Preacinetobactin not acinetobactin is essential for iron uptake by the BauA transporter of the pathogen Acinetobacter baumannii
Abstract
New strategies are urgently required to develop antibiotics. The siderophore uptake system has attracted considerable attention but rational design of siderophore antibiotic conjugates requires knowledge of recognition by the cognate outer membrane transporter. Acinetobacter baumannii is a serious pathogen, which utilizes (pre)acinetobactin to scavenge iron from the host. We report the structure of the (pre)acinetobactin transporter BauA bound to the siderophore, identifying the structural determinants of recognition. Detailed biophysical analysis confirms that BauA recognises preacinetobactin. We show that acinetobactin is not recognised by the protein thus preacinetobactin is essential for iron uptake. The structure shows and NMR confirms that under physiological conditions a molecule of acinetobactin will bind to two free coordination sites on the iron preacinetobactin complex. The ability to recognise a heterotrimeric iron preacinetobactin acinetobactin complex may rationalize contradictory reports in the literature. These results open new avenues for the design of novel antibiotic conjugates (trojan horse) antibiotics.
Data availability
Diffraction data have been deposited in PDB under the accession codes 6H7F, 6H7V, 6HCP.

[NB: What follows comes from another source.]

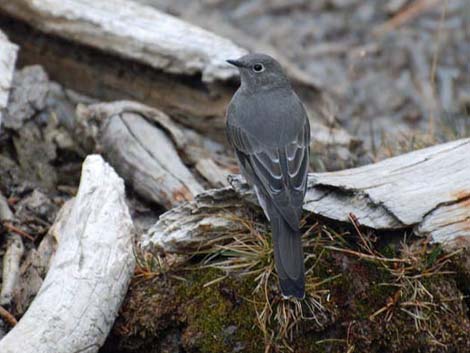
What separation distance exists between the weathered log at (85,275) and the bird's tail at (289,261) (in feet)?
3.78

Article and author information
Author details
Funding
European Union (115525)
- Lucile Moynie
- Ilaria Serra
- Mariano A Scorciapino
- Malcolm GP Page
- Matteo Ceccarelli
- James H Naismith
Wellcome (100209/Z/12/Z)
- Lucile Moynie
- James H Naismith
The funders had no role in study design, data collection and interpretation, or the decision to submit the work for publication.
Copyright
© 2018, Moynie et al.
This article is distributed under the terms of the Creative Commons Attribution License permitting unrestricted use and redistribution provided that the original author and source are credited.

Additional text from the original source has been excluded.